- BRIEF A -
From the eurozone economy passage, copy the text from "The index dropped" to "year,’ he added." word for word.
- BRIEF B -
According to the eurozone economy passage, what reading did the index fall to in October?

The index dropped to 46.5 in October, from 47.2 in September, a 35-month low. A reading below 50 indicates a contraction, according to CNN.
‘In the eurozone, things are moving from bad to worse,’ said Cyrus de la Rubia, the Chief Economist at Hamburg Commercial Bank, which has partnered with S&P Global to produce the PMI data.
‘We wouldn’t be caught off guard to see a mild recession in the eurozone in the second half of this year,’ he added.
Germany, Europe’s biggest economy, may have already slipped back into recession after a brief recovery in the second quarter. Manufacturing output has been declining for months and October saw a renewed decline in services activity, according to a separate PMI survey.
‘There is much to suggest that a recession in Germany is well underway,’ CNN quoted de la Rubia as saying.
Separately, a survey of lenders published by the ECB on Tuesday showed that demand for business loans and mortgages continued to fall sharply in the third quarter of the year and by more than banks had expected, CNN reported.
The report also found that banks had continued to tighten credit standards across all loan categories.
Past interest rate increases were being ‘transmitted forcefully into financing conditions,’ the ECB said in its statement Thursday. ‘This is increasingly dampening demand.’
The ECB began hiking rates in July 2022, helping to bring inflation down from a peak of 10.6 per cent a year ago to 4.3 per cent last month, CNN reported.

- EXTRACTED RECORDS -
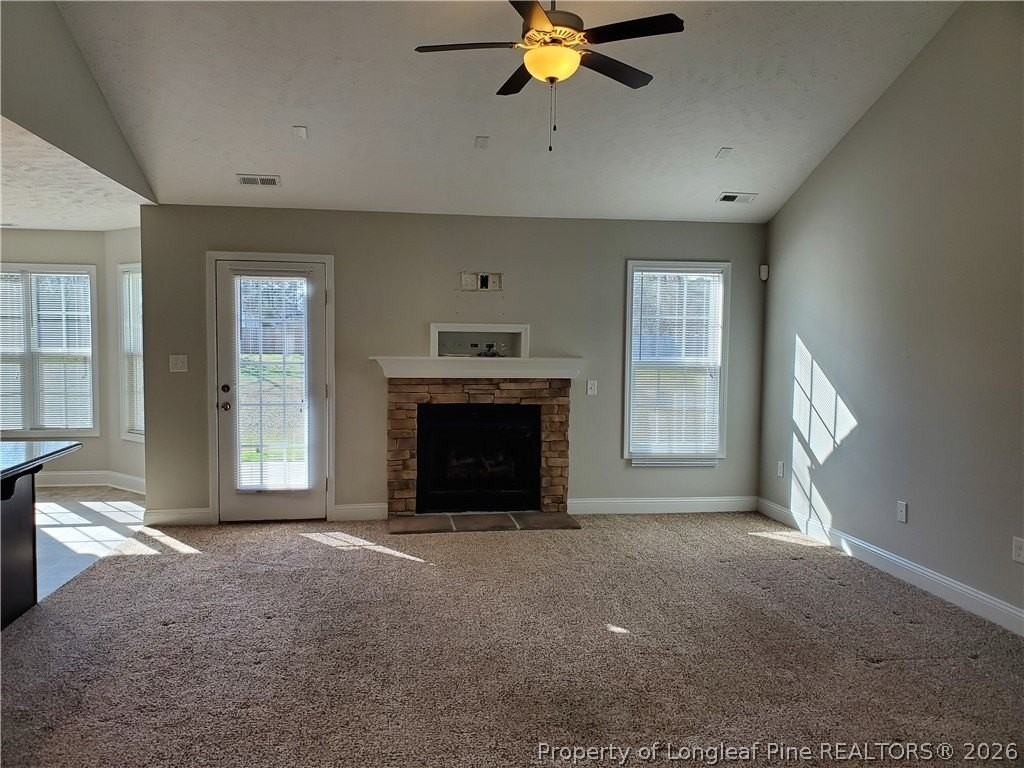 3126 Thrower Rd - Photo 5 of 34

* * *

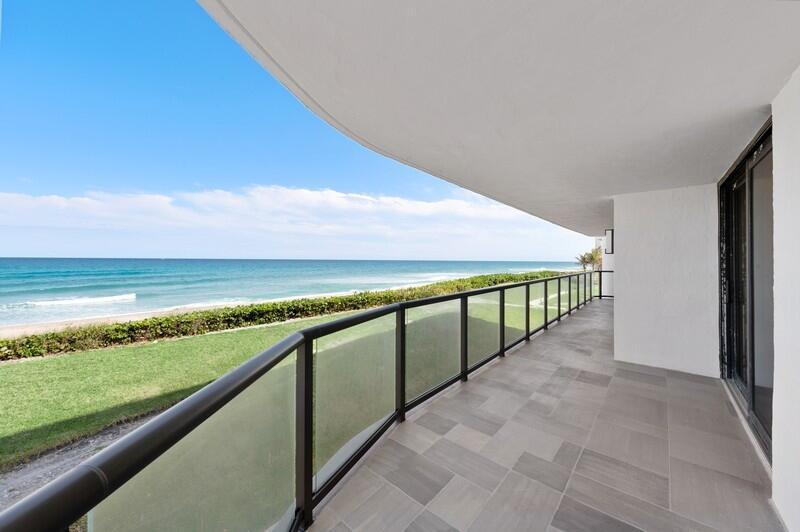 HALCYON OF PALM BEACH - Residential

* * *

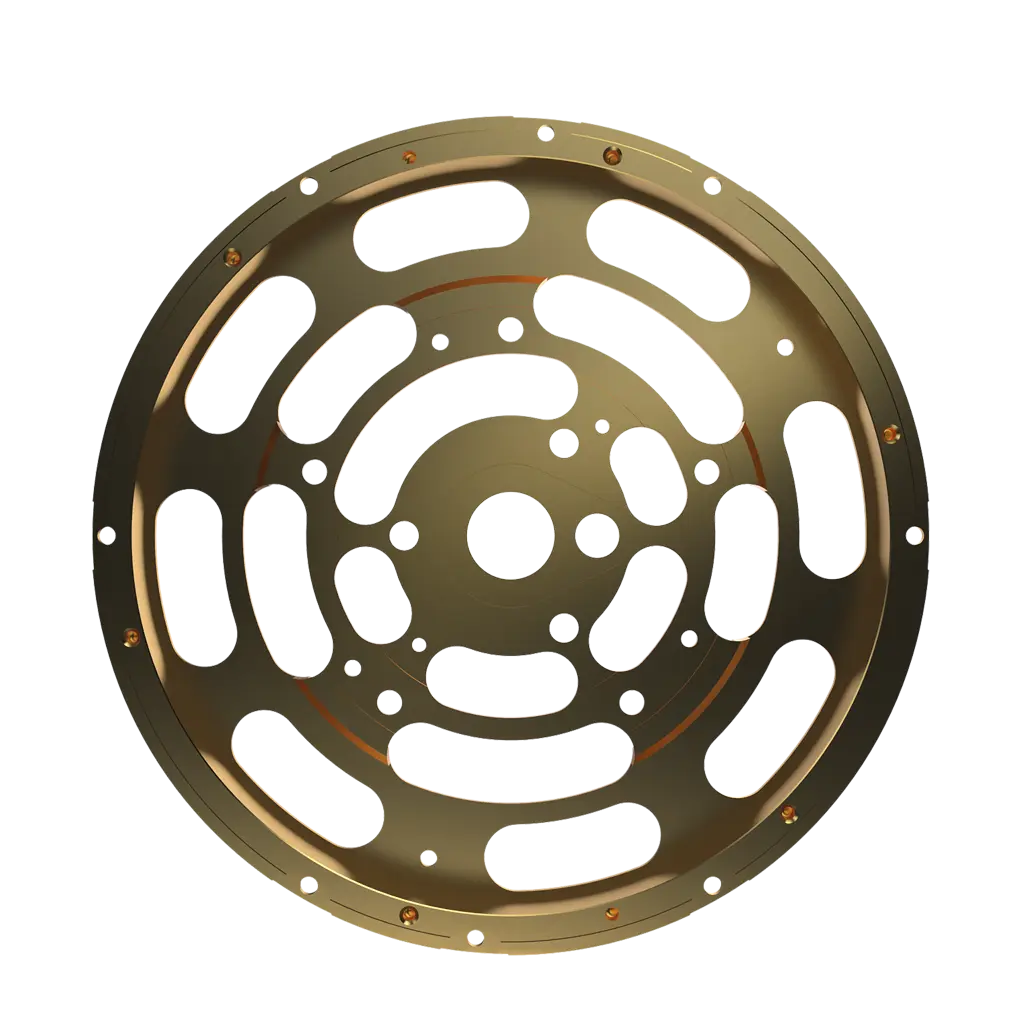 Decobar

- RESULT A -
The index dropped to 46.5 in October, from 47.2 in September, a 35-month low. A reading below 50 indicates a contraction, according to CNN.
‘In the eurozone, things are moving from bad to worse,’ said Cyrus de la Rubia, the Chief Economist at Hamburg Commercial Bank, which has partnered with S&P Global to produce the PMI data.
‘We wouldn’t be caught off guard to see a mild recession in the eurozone in the second half of this year,’ he added.

- RESULT B -
46.5